GOAL OF THE EXERCISE: Print verbatim every line starting at the one that contains "In terms of" and ending at the final line of the records; include both endpoints.

DATA LINES:
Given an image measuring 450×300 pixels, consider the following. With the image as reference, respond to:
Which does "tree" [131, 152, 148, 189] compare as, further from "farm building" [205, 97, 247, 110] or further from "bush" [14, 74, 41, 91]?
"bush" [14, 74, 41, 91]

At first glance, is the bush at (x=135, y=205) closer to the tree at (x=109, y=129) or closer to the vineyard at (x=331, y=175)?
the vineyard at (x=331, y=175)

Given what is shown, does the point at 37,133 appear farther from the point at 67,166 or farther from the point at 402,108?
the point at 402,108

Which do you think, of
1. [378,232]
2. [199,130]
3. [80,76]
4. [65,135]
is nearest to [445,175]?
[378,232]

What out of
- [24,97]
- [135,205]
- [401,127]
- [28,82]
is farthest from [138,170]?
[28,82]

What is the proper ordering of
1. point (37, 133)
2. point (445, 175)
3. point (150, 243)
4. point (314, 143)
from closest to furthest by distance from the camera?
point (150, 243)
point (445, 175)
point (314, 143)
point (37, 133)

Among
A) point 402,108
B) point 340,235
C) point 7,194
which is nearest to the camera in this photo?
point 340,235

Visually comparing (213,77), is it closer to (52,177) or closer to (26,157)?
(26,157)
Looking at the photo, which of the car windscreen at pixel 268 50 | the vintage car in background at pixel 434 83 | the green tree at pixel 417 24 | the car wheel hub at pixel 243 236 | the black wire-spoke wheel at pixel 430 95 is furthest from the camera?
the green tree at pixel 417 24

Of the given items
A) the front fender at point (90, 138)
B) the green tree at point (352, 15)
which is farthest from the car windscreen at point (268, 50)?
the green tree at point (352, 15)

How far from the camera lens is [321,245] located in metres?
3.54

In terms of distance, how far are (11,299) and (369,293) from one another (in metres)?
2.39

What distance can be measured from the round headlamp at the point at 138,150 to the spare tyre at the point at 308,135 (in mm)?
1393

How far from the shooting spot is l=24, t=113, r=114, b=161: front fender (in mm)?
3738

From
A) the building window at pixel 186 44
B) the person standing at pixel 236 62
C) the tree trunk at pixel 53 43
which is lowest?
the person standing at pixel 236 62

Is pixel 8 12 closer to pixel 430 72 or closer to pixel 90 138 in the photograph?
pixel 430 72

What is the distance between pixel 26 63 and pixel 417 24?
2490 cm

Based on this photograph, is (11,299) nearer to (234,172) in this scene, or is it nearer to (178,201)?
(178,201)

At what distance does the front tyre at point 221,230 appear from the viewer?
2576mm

ANSWER TO THIS TASK:
In terms of distance, how far are (11,299) and (369,293) from one another (in metres)?
2.39

What distance can be measured from the round headlamp at the point at 138,150 to the spare tyre at the point at 308,135 (in mm)?
1393

How far from the shooting spot is l=24, t=113, r=114, b=161: front fender (in mm)?
3738

From
A) the building window at pixel 186 44
B) the person standing at pixel 236 62
C) the tree trunk at pixel 53 43
which is lowest?
the person standing at pixel 236 62

Is pixel 8 12 closer to pixel 430 72 or closer to pixel 90 138 in the photograph?
pixel 430 72

What is the distance between pixel 26 63 and pixel 417 24?
2490 cm

Based on this photograph, is (11,299) nearer to (234,172) in this scene, or is it nearer to (178,201)?
(178,201)

At what distance does the front tyre at point 221,230 appear from the viewer?
2576mm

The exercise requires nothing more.